A great place to live, if they could only do something about the weather.
William Locke
Via Facebook

Some of Estonia’s success comes from integrating further with Finland and Scandinavia, with which it has cultural and historic links. It is also close to Germany, and to the EU.
Frank O’Callaghan
Via Facebook

Fascinating stuff about Estonia. I wonder if their new prime minister will spend her time in parliament extolling their world-leading digital progress and boasting about how they are the best in the world at everything. Somehow I doubt it. Some politicians prefer to govern rather than to boast. Frank O’Callaghan

Red flag

Re: “Flag Day”, TNE #277. I’m 73 going on 74. When I was 10 I did my Cubs badge on the Union Jack. I learned that it was the flag of the union of England, Scotland and Ireland.

“Where was Wales, then?” I asked myself. I’m still asking.
EAP Harris
Ynystawe

Of course, Keir Starmer should co-opt the Union flag. Leaving it to the National Front in the 1970s, Ukip in the 2010s and the Tories in between has done Britain no favours.
Marie Thorpe

Who benefits?

We learn that millions have been lost to fraud in a mismanaged system of Covid business loans. We add this to the millions squandered in de facto pandemic profiteering.

Then we are told that Therese Coffey – work and pensions minister – is tackling the fiscal deficit by making the benefits system even more draconian. That is before we consider the devastating effects on the poor of fuel price hikes and the ever-increasing economic difficulties caused by Brexit – euphemistically referred to by both politicians and the media as “supply chain issues”.

The easiest way to measure the social shame this wealthy, developed country should feel is the huge increase in the numbers relying on food banks since the Tories came to power.

A church I attended in Northumberland was one of the first to establish a food bank. I believed it would be temporary. Approximately 26,000 emergency food bank parcels were given out in 2008-09.

Last year The Trussell Trust stated that upwards of 2.5 million emergency food bank parcels were handed out.
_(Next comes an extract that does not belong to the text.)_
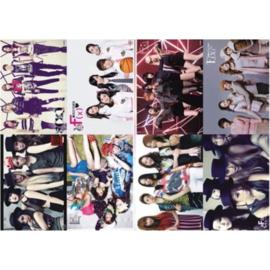 Kpop Fx Posters Poster Korea koreaanse Muziek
Meanwhile – eschewing a scheduled flight – Liz Truss, foreign and Brexit minister and wannabe PM, spent £500,000 of taxpayer money on a private flight to Australia.

Increased food bank reliance, set against this waste and the frivolity of a partying PM, is the brutal benchmark of increasingly “un-level” Britain.
Amanda Baker
Edinburgh

Double take

The new look of TNE came as a nice surprise, somehow it is a lot easier to read. I will forgive you for duplicating the Sudoku 2 in #274. Once I realised, it did save me a lot of time.